Non ho ancora capito chi è in realtà questo Pepe: a vederlo così sembra sincero, però meglio
tenere gli occhi aperti e non fidarsi troppo. E’ brutto essere diffidenti verso chi offre la propria
disponibilità, ma in questo momento sono in condizione di netta inferiorità strategica, quindi mi
sembra opportuno stare all’erta. E poi con il mio fisico mingherlino non posso certo competere con
un marinaio!
La fermata comincia a popolarsi di nuovo di gente quando ecco giungere un altro autobus,
guardo il numero e...190! Finalmente! E’ l’una meno venti quando saliamo. Nel frattempo si era
fatta un po’ di coda, ma noi siamo i primi: Pepe prende la borsa più grande ed io l’altra più lo
zainetto.
- Sono poche fermate, poi bisogna fare un pezzo a piedi. Non ti preoccupare, ti avviso io,
conosco bene la strada. Vedi Alessandro, bisogna stare attenti perché adesso qui sull’autobus va
tutto bene, ma in strada è pericoloso, non bisogna mai girare soli di sera tantomeno con delle
borse...
Nel suo parlare a raffica ripete due o tre volte le stesse cose, probabilmente senza rendersene
conto.
- Comunque di me ti puoi fidare, te l’ho già detto, puoi considerarmi un amico. Guarda, se non
credi a ciò che ti ho detto... - estrae dalle tasche il portafogli e mi mostra il tesserino di marinaio -
...vedi? Lavoro nella marina mercantile.
In effetti sembra tutto regolare e mi ha quasi convinto della sua lealtà disinteressata. Scendiamo
dall’autobus e percorriamo un tratto di strada semideserta e buia.

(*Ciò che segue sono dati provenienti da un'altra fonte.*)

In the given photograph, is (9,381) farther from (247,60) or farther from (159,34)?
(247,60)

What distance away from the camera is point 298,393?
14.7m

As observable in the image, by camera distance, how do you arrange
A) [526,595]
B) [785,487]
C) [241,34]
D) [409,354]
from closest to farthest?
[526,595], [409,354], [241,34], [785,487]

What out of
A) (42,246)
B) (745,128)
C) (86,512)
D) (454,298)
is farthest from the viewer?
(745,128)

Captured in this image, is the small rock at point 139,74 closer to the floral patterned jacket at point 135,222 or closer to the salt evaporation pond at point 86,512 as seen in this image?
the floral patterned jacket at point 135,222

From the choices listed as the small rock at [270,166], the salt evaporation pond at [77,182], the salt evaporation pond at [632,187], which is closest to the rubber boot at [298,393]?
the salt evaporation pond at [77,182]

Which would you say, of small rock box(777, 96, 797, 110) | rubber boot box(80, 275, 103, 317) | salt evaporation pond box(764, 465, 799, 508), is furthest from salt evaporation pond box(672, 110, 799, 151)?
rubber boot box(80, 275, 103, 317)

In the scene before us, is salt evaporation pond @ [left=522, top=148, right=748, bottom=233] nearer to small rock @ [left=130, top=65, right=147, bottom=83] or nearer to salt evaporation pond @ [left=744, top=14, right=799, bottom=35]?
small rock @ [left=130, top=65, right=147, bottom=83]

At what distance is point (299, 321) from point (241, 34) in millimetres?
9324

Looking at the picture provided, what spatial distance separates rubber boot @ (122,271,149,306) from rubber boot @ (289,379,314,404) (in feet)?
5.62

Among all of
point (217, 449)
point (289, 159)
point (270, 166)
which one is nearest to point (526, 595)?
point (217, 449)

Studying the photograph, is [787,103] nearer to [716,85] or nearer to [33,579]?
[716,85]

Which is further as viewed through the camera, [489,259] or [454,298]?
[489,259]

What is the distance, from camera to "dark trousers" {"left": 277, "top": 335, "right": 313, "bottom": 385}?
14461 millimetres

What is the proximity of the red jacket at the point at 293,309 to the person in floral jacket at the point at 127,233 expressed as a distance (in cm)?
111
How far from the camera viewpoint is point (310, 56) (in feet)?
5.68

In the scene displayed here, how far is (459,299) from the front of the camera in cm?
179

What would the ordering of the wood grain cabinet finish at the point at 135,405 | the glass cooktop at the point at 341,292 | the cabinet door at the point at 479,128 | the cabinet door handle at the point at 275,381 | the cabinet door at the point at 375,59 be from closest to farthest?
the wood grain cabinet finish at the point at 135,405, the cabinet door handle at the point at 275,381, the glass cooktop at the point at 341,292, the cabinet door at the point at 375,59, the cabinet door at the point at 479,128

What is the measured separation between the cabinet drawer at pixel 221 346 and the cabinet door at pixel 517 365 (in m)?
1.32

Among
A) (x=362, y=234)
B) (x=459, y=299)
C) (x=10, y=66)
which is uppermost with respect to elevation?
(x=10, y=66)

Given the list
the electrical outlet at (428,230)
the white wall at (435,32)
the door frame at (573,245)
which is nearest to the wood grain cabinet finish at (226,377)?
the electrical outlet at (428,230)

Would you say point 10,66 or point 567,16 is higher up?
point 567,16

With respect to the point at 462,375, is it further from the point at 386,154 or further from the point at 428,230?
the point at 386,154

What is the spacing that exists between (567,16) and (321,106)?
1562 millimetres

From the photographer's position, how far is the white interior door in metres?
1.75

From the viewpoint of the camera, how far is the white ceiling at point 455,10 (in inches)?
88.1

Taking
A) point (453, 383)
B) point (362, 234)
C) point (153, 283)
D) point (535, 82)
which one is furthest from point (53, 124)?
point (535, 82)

- Vieni! Da questa parte! Dobbiamo fare il giro di là e siamo arrivati. Vedi Alessandro, se dovevi
venire da solo qui magari incontravi qualche malintenzionato...- Si ferma un istante per raccogliere
un bastone di legno - Con questo però non c’è pericolo, meglio essere preparati.

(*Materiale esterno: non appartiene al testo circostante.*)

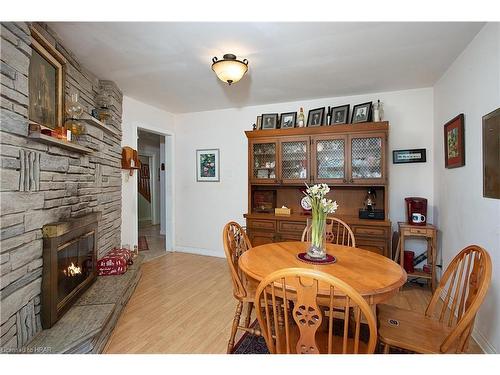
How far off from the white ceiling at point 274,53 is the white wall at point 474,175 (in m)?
0.19

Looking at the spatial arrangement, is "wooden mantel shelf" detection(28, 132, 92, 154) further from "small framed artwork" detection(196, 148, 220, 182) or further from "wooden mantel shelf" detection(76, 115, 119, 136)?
"small framed artwork" detection(196, 148, 220, 182)

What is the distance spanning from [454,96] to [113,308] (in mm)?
3653

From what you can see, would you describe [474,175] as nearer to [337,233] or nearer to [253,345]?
[337,233]

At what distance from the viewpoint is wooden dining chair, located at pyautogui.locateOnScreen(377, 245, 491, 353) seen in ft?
3.83

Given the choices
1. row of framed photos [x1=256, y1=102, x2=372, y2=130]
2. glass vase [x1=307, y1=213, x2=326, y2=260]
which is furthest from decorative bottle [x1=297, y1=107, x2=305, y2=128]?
glass vase [x1=307, y1=213, x2=326, y2=260]

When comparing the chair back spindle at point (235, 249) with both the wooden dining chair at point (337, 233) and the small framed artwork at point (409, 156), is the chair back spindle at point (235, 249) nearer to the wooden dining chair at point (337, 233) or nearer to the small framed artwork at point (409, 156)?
the wooden dining chair at point (337, 233)

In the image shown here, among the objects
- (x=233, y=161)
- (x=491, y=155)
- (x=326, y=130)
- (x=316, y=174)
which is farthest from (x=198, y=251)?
(x=491, y=155)

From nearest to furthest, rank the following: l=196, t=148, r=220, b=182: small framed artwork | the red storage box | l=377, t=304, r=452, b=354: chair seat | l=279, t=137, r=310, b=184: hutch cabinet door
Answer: l=377, t=304, r=452, b=354: chair seat, the red storage box, l=279, t=137, r=310, b=184: hutch cabinet door, l=196, t=148, r=220, b=182: small framed artwork

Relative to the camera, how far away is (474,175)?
81.0 inches

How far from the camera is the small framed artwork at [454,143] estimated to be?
225cm

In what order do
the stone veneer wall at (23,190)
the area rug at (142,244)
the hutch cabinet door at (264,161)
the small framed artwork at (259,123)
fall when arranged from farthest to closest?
1. the area rug at (142,244)
2. the small framed artwork at (259,123)
3. the hutch cabinet door at (264,161)
4. the stone veneer wall at (23,190)

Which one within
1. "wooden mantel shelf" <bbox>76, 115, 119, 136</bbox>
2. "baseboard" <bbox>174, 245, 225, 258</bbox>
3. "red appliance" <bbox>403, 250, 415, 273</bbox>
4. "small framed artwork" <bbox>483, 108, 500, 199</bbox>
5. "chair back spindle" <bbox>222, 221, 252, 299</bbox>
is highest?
"wooden mantel shelf" <bbox>76, 115, 119, 136</bbox>

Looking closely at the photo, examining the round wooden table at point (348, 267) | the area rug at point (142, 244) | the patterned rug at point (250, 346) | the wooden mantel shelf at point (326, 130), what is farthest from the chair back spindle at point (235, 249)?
the area rug at point (142, 244)
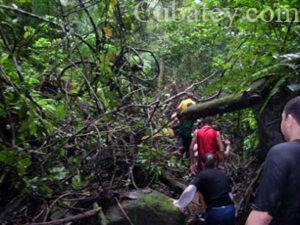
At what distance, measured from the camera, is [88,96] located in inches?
262

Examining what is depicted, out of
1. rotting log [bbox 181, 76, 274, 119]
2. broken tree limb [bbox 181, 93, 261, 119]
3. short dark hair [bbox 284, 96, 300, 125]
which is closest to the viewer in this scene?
short dark hair [bbox 284, 96, 300, 125]

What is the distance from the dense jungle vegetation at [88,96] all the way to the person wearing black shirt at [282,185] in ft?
5.57

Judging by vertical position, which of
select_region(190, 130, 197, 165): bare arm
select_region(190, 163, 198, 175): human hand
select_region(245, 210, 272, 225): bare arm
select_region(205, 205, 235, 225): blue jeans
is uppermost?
select_region(245, 210, 272, 225): bare arm

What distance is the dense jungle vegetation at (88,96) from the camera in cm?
496

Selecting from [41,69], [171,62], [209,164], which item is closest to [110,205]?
[209,164]

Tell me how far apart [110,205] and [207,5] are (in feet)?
18.7

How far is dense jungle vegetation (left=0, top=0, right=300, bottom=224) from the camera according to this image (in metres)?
4.96

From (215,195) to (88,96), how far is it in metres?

Comincio ad essere preoccupato di essere caduto in una trappola: magari adesso aspetta il
momento opportuno, mi tira una sventola con il bastone e mi deruba di tutto. E io cosa faccio? Odio
la violenza fisica, specialmente quando viene esercitata su di me! Ma no non può essere così facile
come in un film: calma, stiamo calmi. Per il momento mi tengo a debita distanza e lascio che sia lui
a fare strada. Dobbiamo scendere per una strada che fa un’ampia curva costeggiando un boschetto
prima di arrivare alla meta finale, la stazione dei pullman, che da qui non si vede ancora.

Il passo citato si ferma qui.